Eutanasia. Nel 2018 casi aumentati in Canada del 57 per cento

L’anno scorso sono morte con l’iniezione letale 4.235 persone, quasi ottomila in appena tre anni. Il Belgio ci ha messo 15 anni per raggiungere la metà dei casi

Nel 2018 sono morte in Canada con l’eutanasia 4.235 persone, un aumento del 57 per cento rispetto al 2017, quando si erano verificati 2.704 decessi. I numeri della “buona morte” crescono a ritmo vertiginoso nel paese: nel 2017 infatti i casi erano aumentati rispetto al 2016 del 168 per cento. Dal dicembre 2015 hanno scelto l’iniezione letale 7.949 persone.

LEGGE NON RISPETTATA

I nuovi dati sono stati diffusi dalla principale attivista canadese favorevole all’iniezione letale, Jocelyn Downie, e non dal governo. La docente di Giurisprudenza ha affermato che non si sono verificati casi di violazione della legge, ma le sue parole sono smentite dal rapporto pubblicato dal Quebec a fine 2018. Nel documento si legge che in decine di casi non è stato possibile accertare se la legge è stata rispettata o meno, in 19 casi sicuramente i medici hanno violato la legge, anche se nessuno è stato perseguito.

QUANTO È FACILE MORIRE IN CANADA

La legge canadese è molto meno restrittiva di quelle di Belgio e Olanda. In base al Bill C-14, infatti, per essere uccisi bisogna essere affetti da una malattia incurabile per la quale «la morte naturale è ragionevolmente prevedibile». Sia la malattia incurabile che la sua ragionevole prevedibilità non devono essere stabiliti da dati medici oggettivi, è sufficiente che «il personale medico o infermieristico sia dell’opinione che la persona soddisfi tutti i criteri». Non è richiesto dunque che la legge venga rispettata, ma che il medico pensi che sia rispettata.

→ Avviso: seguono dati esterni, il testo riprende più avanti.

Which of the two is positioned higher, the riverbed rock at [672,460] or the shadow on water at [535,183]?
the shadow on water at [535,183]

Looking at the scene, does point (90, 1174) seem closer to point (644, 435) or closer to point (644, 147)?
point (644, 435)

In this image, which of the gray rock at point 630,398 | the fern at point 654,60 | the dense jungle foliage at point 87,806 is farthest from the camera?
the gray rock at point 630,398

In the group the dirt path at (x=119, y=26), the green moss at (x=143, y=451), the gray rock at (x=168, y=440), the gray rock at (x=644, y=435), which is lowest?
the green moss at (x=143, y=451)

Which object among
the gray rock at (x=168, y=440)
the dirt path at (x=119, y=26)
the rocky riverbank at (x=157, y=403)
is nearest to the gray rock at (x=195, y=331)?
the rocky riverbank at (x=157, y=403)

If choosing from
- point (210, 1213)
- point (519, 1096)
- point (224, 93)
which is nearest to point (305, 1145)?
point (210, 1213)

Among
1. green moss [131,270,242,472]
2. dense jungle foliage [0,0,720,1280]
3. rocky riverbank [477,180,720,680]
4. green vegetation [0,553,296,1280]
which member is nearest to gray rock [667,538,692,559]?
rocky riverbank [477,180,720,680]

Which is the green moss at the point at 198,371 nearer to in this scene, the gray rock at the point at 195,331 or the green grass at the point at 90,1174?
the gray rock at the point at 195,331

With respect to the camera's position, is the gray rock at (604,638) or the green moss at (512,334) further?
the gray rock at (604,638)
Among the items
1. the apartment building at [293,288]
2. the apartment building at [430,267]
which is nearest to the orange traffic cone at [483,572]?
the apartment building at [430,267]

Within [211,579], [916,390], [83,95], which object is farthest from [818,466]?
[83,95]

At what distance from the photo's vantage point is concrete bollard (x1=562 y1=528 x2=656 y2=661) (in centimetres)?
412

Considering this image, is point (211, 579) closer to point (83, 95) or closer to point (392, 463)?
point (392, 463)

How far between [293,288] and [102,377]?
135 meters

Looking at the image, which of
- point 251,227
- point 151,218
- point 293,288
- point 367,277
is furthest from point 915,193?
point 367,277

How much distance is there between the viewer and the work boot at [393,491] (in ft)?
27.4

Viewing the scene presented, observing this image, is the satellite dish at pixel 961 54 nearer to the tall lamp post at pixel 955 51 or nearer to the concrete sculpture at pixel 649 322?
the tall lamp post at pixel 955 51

La legge specifica inoltre che un medico non può essere incriminato di omicidio neanche quando la sua opinione sul rispetto dei criteri della legge si riveli «errata». Il testo della norma, infine, garantisce una inedita immunità a «chiunque» faccia «qualsiasi cosa» per procurare la morte di un terzo che ne abbia fatto richiesta.

«SCELTA AMMINISTRATIVA COME UN’ALTRA»

Il Belgio, che ha una popolazione inferiore della metà al Canada, ci sono voluti 15 anni per raggiungere 2.357 casi accertati. Il Canada dopo tre anni è già arrivato a 4.235. Tre bioeticisti canadesi hanno pubblicato un articolo sul Journal of Medical Ethics l’anno scorso sottolineando che «nonostante le linee guida sanciscano che “l’aiuto medico alla morte” è l’ultima opzione da esplorare», di fatto l’iniezione letale viene trattata «come una scelta amministrativa senza particolari implicazioni morali».

Non è un caso infatti che nelle sale d’aspetto degli ospedali del circuito William Osler Health System si trovino annunci pubblicitari che sponsorizzano l’eutanasia, senza fare riferimento né alle cure palliative né ad altri modi di affrontare la malattia. Il Maid (Medical Assistence in Dying), si legge in uno di questi annunci, «è un servizio medico in Canada, attraverso il quale dottori e infermieri aiutano i pazienti che ne hanno diritto a realizzare il loro desiderio di porre fine alle loro sofferenze».